Abbreviation: MR; Methyl-Red, H₂S; Hydrogen Sulfide.

3.4. Molecular characterization of isolated bacteria

3.4.1. PCR amplification of 16sRNA regions

After PCR amplification, the isolates were shown to have fragments of the amplified DNA of around 1500 bp (Figure 4).

Figure 4.

PCR amplified 16S rDNA of the bacteria isolates in agarose gel. Lane M, 1kb DNA ladder; Lanes 1–18, genomic DNA of isolated strains (MA1 - MA18); Lane 19, Negative control. (The full, original gel images are provided in supplemental material as Agarose gel image of PCR products 1 and 2).

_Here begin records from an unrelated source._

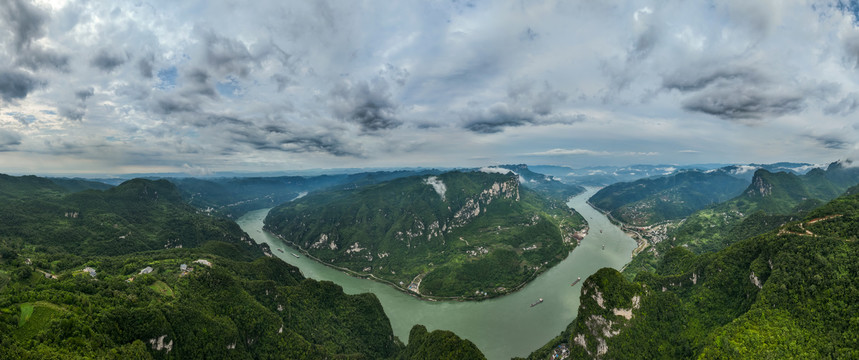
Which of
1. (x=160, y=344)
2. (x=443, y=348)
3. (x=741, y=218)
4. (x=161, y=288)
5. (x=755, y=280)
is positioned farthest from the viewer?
(x=741, y=218)

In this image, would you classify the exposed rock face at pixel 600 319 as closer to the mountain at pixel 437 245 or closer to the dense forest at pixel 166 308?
the dense forest at pixel 166 308

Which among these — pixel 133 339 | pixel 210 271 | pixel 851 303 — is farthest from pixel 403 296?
pixel 851 303

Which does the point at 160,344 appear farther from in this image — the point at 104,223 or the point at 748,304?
the point at 104,223

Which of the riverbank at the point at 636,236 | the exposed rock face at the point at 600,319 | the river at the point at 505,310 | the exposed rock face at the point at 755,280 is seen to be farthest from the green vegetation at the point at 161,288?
the riverbank at the point at 636,236

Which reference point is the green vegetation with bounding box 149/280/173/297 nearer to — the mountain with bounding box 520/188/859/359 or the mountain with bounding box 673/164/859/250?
the mountain with bounding box 520/188/859/359

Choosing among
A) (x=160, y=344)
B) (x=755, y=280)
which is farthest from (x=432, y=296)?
(x=755, y=280)
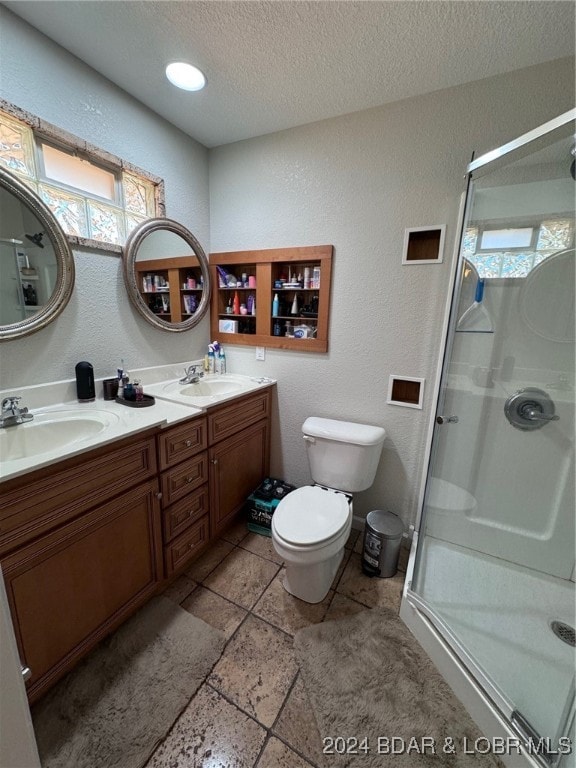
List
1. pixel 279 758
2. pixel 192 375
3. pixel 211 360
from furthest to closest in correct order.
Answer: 1. pixel 211 360
2. pixel 192 375
3. pixel 279 758

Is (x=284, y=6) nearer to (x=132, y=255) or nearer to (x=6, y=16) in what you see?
(x=6, y=16)

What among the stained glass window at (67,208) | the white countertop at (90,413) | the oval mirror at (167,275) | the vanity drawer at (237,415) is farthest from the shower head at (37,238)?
the vanity drawer at (237,415)

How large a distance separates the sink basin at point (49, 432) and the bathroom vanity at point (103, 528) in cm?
21

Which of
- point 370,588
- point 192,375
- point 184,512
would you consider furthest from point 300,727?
point 192,375

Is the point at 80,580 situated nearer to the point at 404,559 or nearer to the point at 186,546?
the point at 186,546

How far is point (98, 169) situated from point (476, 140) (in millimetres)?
1830

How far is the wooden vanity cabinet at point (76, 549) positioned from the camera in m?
0.91

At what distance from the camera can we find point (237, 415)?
176 cm

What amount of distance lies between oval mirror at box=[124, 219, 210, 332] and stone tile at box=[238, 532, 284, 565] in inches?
55.2

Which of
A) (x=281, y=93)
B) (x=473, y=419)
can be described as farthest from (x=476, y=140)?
(x=473, y=419)

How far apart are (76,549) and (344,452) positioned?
1.25 meters

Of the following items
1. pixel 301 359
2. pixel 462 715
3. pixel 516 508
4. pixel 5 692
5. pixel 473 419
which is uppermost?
pixel 301 359

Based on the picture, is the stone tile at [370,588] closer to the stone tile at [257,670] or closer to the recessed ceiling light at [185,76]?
the stone tile at [257,670]

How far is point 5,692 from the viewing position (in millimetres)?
637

3.4.2. DNA sequencing and bacterial species identification

Isolates were identified based on the similarity to sequences in the GenBank. The isolates belonged to the genera Pseudomonas, Alcaligenes, Stenotrophomonas, Bacillus, and Achromobacter (Table 3).

Table 3.

Identity of Isolated Bacteria from soil samples based on similarity to the 16S rDNA sequence.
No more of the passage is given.